Dopo tutto questo è impossibile dire che le parabole di Gesù non potevano essere “inventate” oppure che sono “insuperabili”. Al contrario, sono spesso difettose, a volte del tutto inconcepibili, e sono strettamente legate alle parabole ebraiche sia nella forma che nei contenuti; anzi, sono in parte imitazioni di quest'ultime, e sono a volte indebolite, invece di essere migliorate, nella riproduzione. È semplice ipnotismo teologico, che più o meno influenza tutti noi, a far così tanto delle parabole di Gesù. E quando Fiebig dice, nel suo Die Gleichnisreden Jesu (1899), che quelle parabole “hanno in sé la garanzia che nessuno tranne Gesù avrebbe potuto crearle” (pag. 116), sappiamo cosa pensare di tali stravaganze.

Le parabole del buon Samaritano (Luca 10), del figliol prodigo (Luca 15), del fariseo e il pubblicano (Luca 18) sono davvero belle e importanti. La prima, tuttavia, ha un parallelo in una parabola buddhista che si ritiene abbia avuto qualche influenza sulla storia evangelica; [8] la coincidenza dimostra in ogni caso che questa parabola poteva essere “inventata”. La parabola del buon Samaritano corrisponde in sostanza a Deuteronomio 22:1. È in armonia con la moralità ebraica, ma non con il comando che Gesù impone ai suoi discepoli di non andare tra i samaritani. Forse è un'invenzione successiva appartenente al periodo in cui la missione cristiana fu estesa a luoghi non ebraici. Entrambe le prime due parabole danno motivo di riflessione nel fatto che si trovano solo in Luca, non in Matteo e in Giovanni. Sembra come se non fossero nella cosiddetta collezione di detti. Quanto alla parabola del fariseo e del pubblicano, una storia così eccellente potrebbe essere stata inventata tardi, proprio come quella della donna colta in adulterio (Giovanni 8:3). Come possiamo dire che era impossibile per tutti, tranne che per Gesù, aver raccontato la storia?

NOTE

[1] Der vorchristliche Jesus (1906), pag. 108-135. Inoltre, leggiamo nella prima epistola di Clemente: “Uscì il seminatore e gettò nella terra i semi; secchi e nudi caduti nella terra si dissolvono. Poi la grandezza della provvidenza del Signore li fa rinascere, e da uno solo crescono molti e portano frutto” (24:5). Osserviamo che la parabola era raccontata in molte forme. Quale forma proviene da Gesù?
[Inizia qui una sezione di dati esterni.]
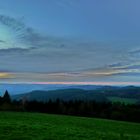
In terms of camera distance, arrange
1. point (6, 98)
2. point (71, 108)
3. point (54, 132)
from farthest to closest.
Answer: point (6, 98)
point (71, 108)
point (54, 132)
[2] Koheleth rabba, 9, 8. Si veda anche Bereschit rabba, sez. 62, fol. 60, col. 3; e Sohar Levit., fol. 40, col. 158.

[3] Tikkunim in Sohar Chadash, fol. 75, col. 4. 

[4] Bereschit rabba, sez. 86, fol. 84, col. 3.

[5] Si veda Sohar per Gen., fol. 29, col. 1113, dove è detto che il penitente era di un livello al di sopra del pio; e Sohar per Lev., fol. 7, col. 56. 

[6] Trattato Chagiga, fol. 77, col. 4, Talmud di Gerusalemme.

[7] Confronta anche Isaia 61:10, e Marco 2:19.

[8] Pfleiderer, Urchristentum (1902), 1, pag. 447; Van den Bergh van Eysinga, Indische Einflüsse auf evang. Erzählungen (seconda edizione 1909, pag. 57).